[WRITTEN EXERCISE]
Quote verbatim the records starting at the line that contains "Which of [587,62], [231,319], [635,367], [603,127]" and ending at the line that contains "Between white storage", both lines included.

[LISTED ENTRIES]
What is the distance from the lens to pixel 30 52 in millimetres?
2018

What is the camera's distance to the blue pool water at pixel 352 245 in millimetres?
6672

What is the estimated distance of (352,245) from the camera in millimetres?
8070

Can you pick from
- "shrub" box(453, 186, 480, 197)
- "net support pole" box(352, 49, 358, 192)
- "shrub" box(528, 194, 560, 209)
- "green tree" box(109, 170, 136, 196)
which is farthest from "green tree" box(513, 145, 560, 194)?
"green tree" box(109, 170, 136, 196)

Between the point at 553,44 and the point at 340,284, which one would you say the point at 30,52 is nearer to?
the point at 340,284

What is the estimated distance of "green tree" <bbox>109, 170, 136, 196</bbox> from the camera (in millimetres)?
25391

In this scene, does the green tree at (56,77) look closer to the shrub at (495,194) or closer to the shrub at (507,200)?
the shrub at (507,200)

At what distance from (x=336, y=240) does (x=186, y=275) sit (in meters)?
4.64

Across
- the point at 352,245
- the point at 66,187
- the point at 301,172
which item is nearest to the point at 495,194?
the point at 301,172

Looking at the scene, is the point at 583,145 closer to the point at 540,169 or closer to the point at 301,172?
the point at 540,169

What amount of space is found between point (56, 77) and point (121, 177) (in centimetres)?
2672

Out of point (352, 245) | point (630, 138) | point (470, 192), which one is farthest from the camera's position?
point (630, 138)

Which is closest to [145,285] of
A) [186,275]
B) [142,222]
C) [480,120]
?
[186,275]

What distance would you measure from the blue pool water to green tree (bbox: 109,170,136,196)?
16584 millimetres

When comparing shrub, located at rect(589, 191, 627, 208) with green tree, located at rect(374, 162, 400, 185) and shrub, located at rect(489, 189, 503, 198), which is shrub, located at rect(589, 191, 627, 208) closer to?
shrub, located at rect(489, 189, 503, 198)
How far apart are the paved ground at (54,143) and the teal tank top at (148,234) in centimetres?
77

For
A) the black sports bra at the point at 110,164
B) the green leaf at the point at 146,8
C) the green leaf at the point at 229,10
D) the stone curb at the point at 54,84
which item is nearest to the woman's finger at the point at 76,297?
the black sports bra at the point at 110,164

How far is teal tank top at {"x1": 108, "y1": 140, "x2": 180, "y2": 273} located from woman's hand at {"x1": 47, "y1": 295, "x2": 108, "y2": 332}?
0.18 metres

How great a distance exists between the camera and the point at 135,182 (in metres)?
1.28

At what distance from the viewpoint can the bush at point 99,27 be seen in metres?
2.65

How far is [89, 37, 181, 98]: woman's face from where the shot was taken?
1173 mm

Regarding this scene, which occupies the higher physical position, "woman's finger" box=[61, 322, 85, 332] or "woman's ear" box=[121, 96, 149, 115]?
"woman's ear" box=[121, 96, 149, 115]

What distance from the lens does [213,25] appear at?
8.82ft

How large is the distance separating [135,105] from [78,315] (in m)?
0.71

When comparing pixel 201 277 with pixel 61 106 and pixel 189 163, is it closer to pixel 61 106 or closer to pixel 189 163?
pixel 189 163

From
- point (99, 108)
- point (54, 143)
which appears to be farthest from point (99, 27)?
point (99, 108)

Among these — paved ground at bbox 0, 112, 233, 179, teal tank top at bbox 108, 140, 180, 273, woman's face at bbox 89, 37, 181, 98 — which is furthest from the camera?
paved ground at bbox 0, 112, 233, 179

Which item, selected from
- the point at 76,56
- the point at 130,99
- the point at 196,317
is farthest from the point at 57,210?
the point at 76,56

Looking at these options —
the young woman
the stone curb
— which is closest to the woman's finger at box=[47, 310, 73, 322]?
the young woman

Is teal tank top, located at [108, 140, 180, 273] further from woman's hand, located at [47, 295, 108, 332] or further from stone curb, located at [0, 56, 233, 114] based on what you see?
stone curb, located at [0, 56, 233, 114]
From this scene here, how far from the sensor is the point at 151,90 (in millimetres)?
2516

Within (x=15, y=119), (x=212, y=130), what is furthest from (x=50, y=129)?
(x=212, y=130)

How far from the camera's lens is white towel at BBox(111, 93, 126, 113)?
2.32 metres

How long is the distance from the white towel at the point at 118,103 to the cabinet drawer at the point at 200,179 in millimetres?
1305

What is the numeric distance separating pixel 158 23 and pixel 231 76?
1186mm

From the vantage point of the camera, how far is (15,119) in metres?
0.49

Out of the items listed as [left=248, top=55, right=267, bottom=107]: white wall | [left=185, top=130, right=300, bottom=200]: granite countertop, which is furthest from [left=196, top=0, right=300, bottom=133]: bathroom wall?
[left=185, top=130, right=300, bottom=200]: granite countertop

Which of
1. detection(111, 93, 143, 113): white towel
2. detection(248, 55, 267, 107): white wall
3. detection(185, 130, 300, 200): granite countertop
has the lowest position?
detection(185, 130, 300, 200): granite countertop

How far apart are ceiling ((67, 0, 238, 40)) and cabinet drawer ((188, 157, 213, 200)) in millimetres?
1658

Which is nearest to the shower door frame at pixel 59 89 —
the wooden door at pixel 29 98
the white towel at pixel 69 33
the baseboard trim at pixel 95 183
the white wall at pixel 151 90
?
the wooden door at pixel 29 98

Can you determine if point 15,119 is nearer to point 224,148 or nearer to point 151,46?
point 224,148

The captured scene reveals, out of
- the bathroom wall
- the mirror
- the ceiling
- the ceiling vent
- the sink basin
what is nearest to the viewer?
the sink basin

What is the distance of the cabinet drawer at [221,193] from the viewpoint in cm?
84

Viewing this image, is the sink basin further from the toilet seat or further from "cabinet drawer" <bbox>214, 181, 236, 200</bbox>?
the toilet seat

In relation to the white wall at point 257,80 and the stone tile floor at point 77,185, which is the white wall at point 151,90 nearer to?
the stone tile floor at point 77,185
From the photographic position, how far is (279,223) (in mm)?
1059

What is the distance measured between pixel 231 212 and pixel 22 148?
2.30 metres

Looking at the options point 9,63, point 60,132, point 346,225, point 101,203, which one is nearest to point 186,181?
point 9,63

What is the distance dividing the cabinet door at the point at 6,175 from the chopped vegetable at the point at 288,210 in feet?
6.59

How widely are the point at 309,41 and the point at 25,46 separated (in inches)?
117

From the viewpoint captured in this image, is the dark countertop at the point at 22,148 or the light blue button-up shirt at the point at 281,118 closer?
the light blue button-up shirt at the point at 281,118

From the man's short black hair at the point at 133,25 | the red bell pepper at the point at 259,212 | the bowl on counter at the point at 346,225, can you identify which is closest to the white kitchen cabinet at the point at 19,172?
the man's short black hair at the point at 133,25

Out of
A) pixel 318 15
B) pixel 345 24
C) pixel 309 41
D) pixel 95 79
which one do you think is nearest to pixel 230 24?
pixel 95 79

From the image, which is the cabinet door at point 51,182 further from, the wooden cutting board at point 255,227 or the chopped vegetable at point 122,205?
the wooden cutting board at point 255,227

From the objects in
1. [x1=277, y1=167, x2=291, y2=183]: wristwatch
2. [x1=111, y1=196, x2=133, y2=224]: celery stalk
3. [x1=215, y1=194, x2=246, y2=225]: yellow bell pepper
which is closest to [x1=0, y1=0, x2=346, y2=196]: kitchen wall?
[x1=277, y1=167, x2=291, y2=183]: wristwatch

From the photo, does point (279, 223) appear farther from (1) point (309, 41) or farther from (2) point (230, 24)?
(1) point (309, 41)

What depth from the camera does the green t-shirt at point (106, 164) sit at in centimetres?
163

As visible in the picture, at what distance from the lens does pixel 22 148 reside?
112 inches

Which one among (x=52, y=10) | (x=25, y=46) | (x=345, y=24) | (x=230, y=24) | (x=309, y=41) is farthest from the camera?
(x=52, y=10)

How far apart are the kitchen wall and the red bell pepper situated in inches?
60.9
---
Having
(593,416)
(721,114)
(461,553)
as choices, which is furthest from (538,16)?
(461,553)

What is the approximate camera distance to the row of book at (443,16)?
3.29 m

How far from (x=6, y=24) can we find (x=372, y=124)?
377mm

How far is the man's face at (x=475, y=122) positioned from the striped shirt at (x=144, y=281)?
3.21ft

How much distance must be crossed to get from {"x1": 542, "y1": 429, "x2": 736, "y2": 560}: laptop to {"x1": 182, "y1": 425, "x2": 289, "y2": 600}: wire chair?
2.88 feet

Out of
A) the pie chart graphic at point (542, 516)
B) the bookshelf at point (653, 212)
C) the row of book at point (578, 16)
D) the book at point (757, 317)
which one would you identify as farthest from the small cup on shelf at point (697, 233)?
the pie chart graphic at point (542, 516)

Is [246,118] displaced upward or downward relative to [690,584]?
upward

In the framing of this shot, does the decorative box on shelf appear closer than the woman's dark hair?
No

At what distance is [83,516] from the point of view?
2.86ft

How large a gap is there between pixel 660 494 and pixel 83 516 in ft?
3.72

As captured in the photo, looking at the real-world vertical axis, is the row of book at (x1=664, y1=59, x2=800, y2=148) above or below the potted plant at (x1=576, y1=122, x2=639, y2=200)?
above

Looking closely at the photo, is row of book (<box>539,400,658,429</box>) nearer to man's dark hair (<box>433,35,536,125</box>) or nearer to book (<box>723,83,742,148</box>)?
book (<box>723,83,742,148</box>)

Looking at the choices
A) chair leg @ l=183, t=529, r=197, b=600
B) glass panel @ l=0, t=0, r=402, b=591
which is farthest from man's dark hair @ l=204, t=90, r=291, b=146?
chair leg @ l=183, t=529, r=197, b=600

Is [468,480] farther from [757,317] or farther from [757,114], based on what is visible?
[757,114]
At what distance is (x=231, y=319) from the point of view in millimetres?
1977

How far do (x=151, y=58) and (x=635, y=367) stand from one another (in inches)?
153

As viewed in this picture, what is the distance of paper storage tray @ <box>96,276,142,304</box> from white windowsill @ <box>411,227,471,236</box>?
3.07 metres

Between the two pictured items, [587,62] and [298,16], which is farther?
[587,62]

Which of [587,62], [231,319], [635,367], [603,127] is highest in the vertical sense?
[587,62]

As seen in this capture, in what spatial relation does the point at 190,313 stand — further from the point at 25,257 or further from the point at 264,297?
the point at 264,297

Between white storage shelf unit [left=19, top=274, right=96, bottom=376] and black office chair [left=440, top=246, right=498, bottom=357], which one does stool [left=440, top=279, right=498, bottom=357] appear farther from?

[RESULT OF THIS EXERCISE]
Which of [587,62], [231,319], [635,367], [603,127] is highest in the vertical sense?
[587,62]

As seen in this capture, in what spatial relation does the point at 190,313 stand — further from the point at 25,257 or further from the point at 264,297?
the point at 264,297

Between white storage shelf unit [left=19, top=274, right=96, bottom=376] and black office chair [left=440, top=246, right=498, bottom=357], which one does stool [left=440, top=279, right=498, bottom=357] appear farther from?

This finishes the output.